You want a healthy signal but without clipping.

The example after recording shows a lot of dynamics and a healthy gain volume which includes a lot of flatlining and overloading the input. This will distort and blowout your signal.

On the flipside, you don't want to have your recording too low otherwise the signal will be too queit and you'll need to boost the gain on the sample. You can boost the gain within the audio clip on live but you'll need to be careful that you are not amplifying floor noise.

If you want to up the gain on an entire track, you might want to use the utility audio effect.

Software Synths + Plugins

You'll be inclined to turn the volume down using the track gain slider, however most instruments and plugins will have their own gain control. You want to do this on the output of the synth. After that, you can do your usual track changes or use the utility audio effect.

Warning on the signal

Pay attention and listen to the signal. It may not look like it is clipping on the meter, but you want to make sure that is truly the case throughout the processing to the rack.

The rule: adjust at the source.

Panning Overview

Panning comes from panarama. You have complete control of placing the sounds.

The "phantom center" is a term that comes from a phenomena where two speakers sharing the same information in a stereo field can give the illusion of a third speaker in the center.

Note: for linear panning as you pan from hard left to hard right, the gain applied to each side will change in percentage.

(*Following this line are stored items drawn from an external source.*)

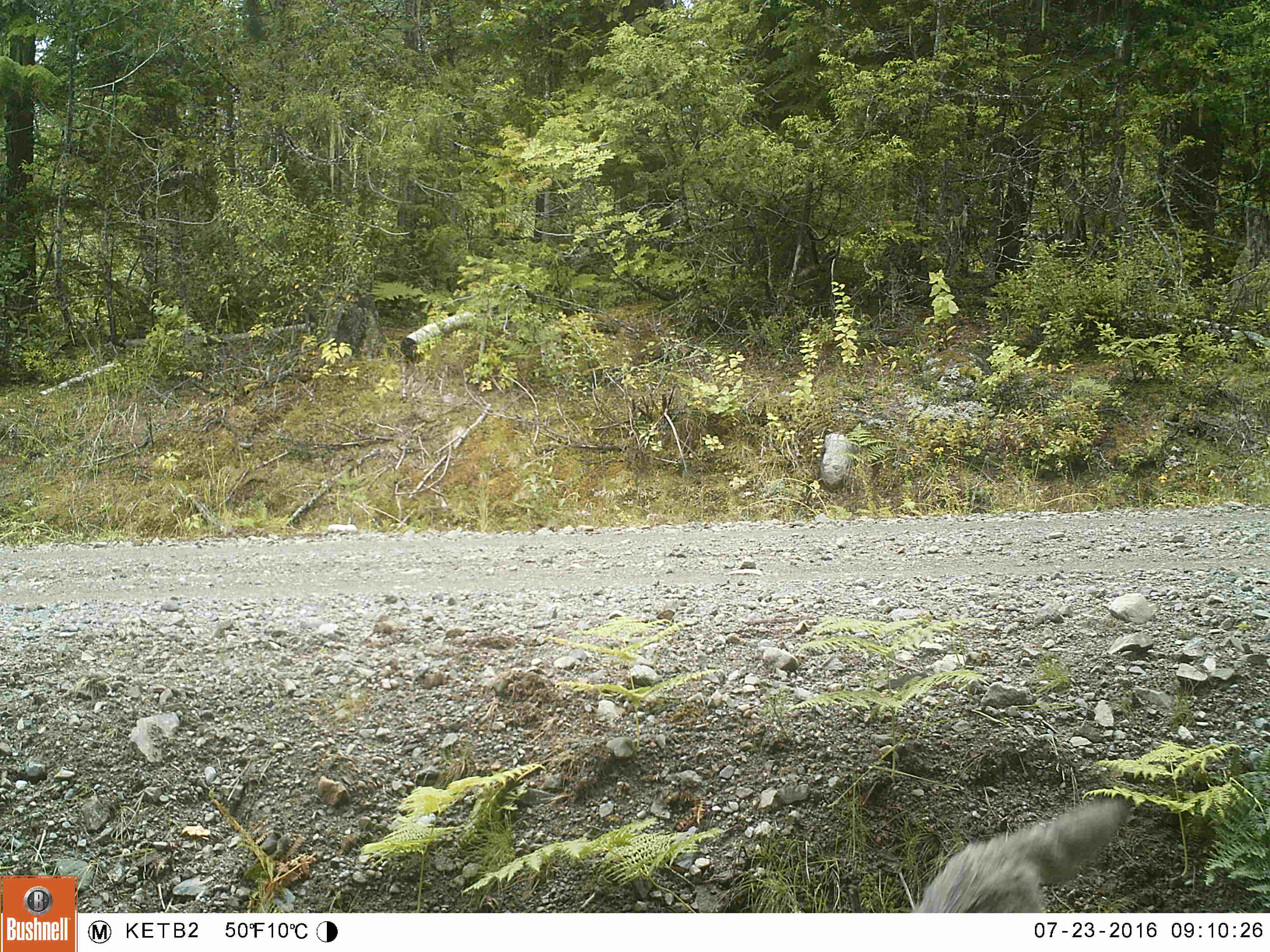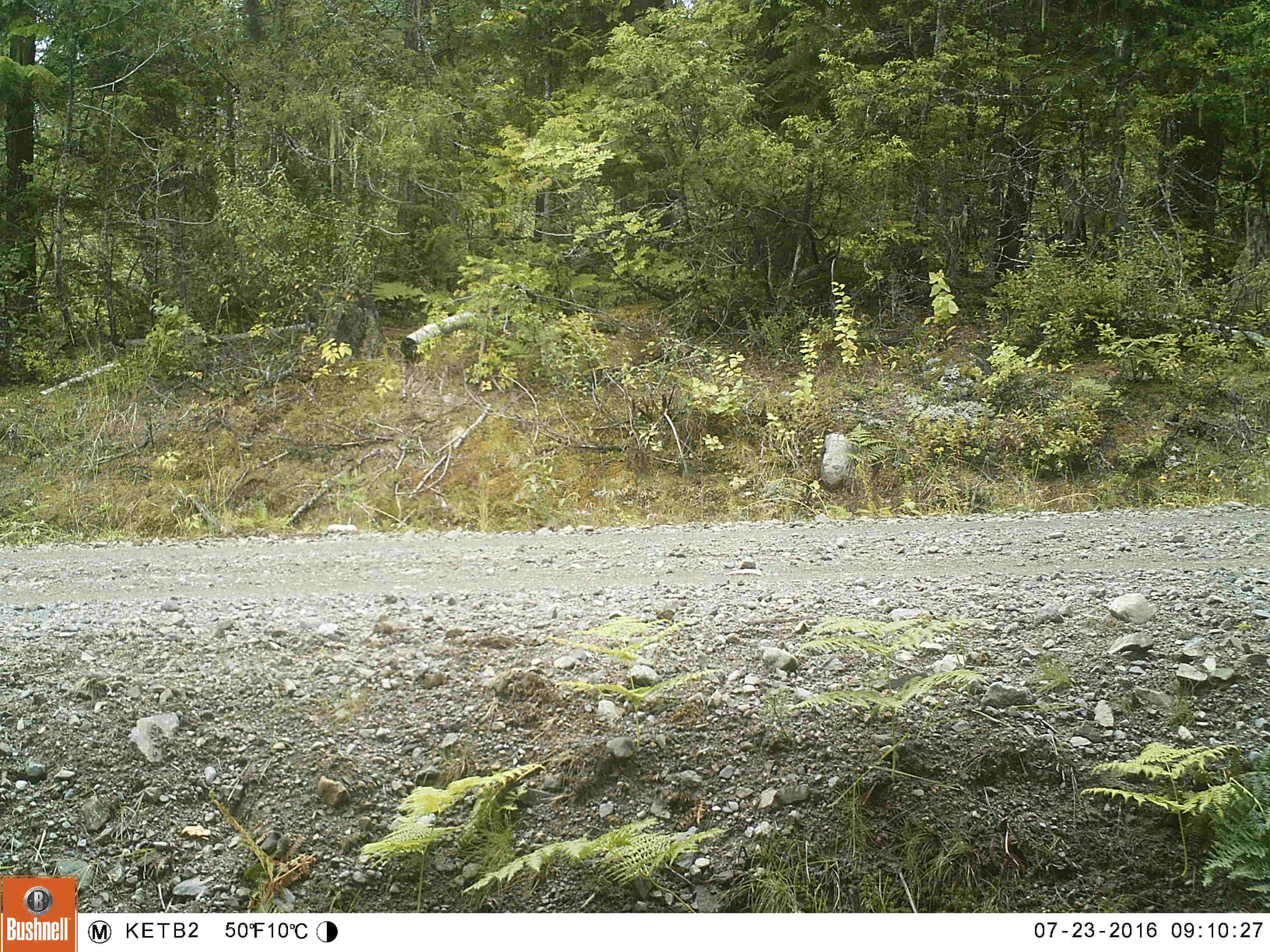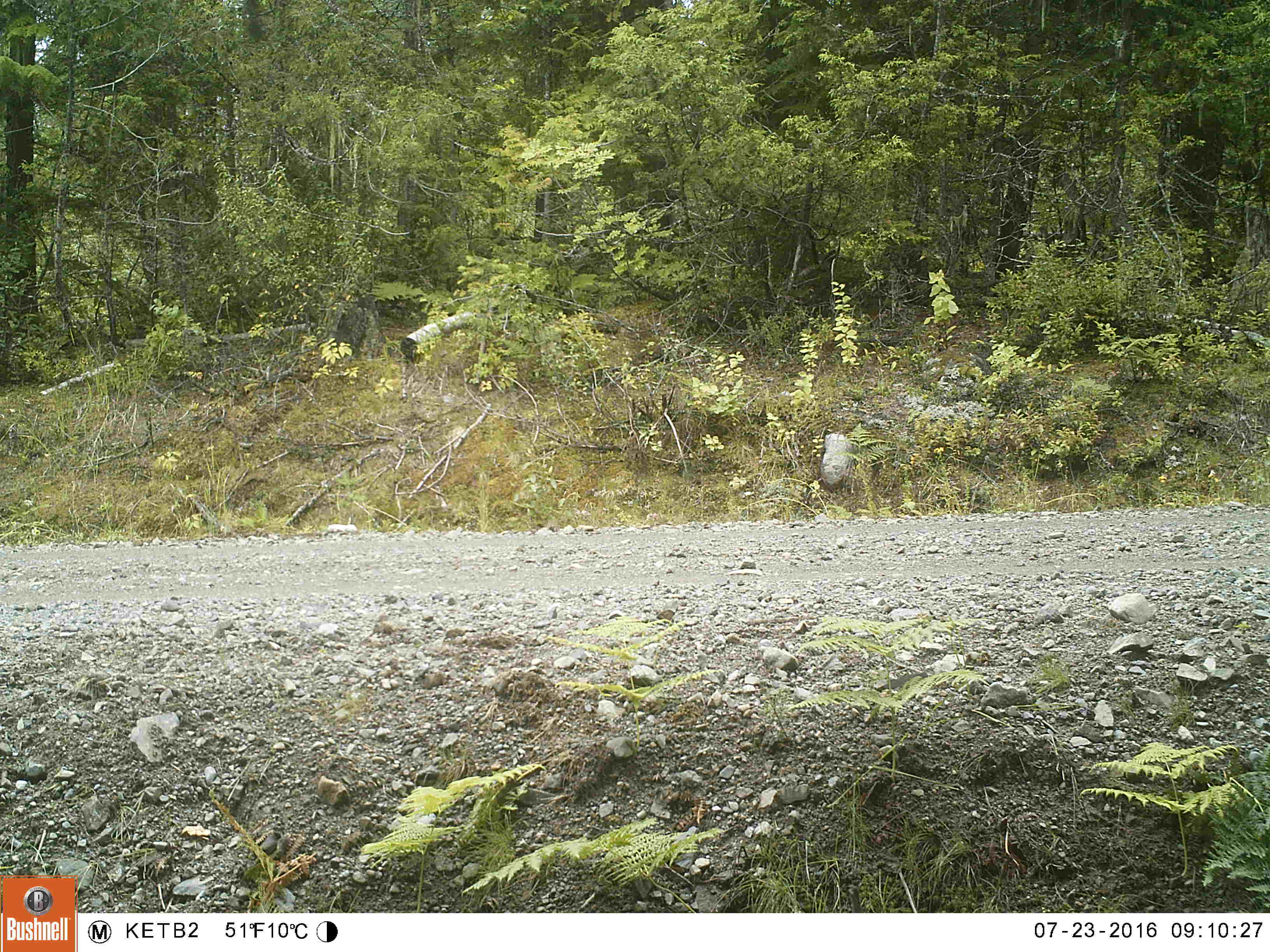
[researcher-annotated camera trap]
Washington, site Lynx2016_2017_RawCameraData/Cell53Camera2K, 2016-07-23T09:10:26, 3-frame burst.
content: unidentified animal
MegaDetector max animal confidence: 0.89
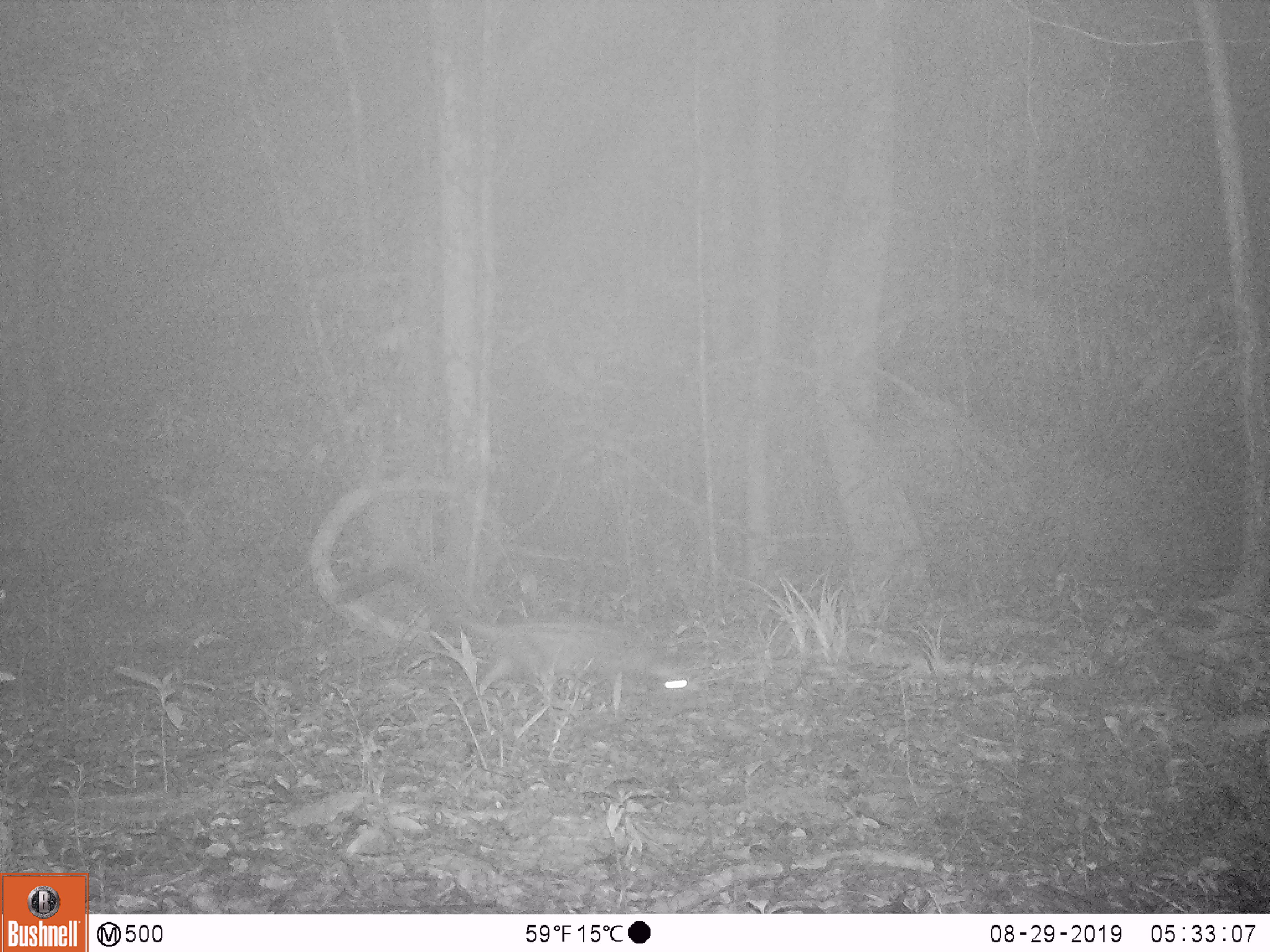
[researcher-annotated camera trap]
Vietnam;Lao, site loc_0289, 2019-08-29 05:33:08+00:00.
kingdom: Animalia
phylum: Chordata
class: Mammalia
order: Carnivora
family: Viverridae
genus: Paradoxurus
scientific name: Paradoxurus hermaphroditus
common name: common palm civet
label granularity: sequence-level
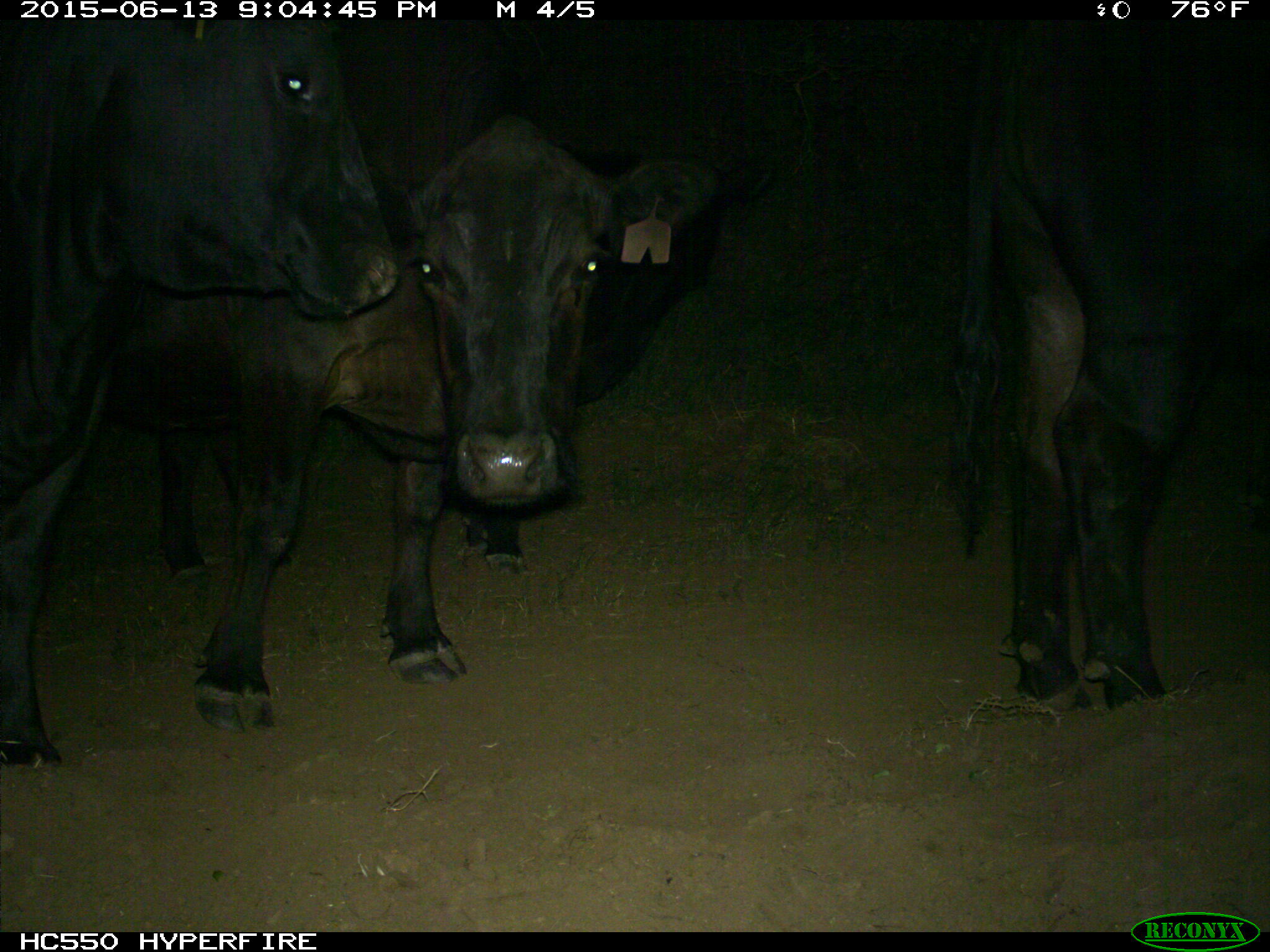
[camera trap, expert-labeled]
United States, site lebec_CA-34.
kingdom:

There is a constant perceived gain using the "constant power pan" that Live applies automatically.

Automation: Drawing

We can use track automation to change things such as pan changes.

You can right-click and ensure each automation has their own lane too.

The example shows panning on the mixer, but generally its a better idea to use an audio effect.

With envelopes, you can also highlight over a section and right-click and copy the envelope automation.

Pink Noise

There is a technique for setting the initial level. Use pink noise instead of one of your first sounds.

There are different colour noises. Talking about different coloured noise generally means talking about different coloured noise spectrums.

White noise has the same power across different frequencies.

Pink noise has a steadily decresing slope of energy across the spectrum. Pink noise is used to being linear in logarithmic space and follows a similar spectrum to finished tracks.

Since each octave in pink noise contains the same energy, we can use this calibrated at -20dB for scale and bring in new the noises and mix until we can hear it just above the pink noise.

As for the pink noise, you can grab a sample from the resources on this course to use on another track.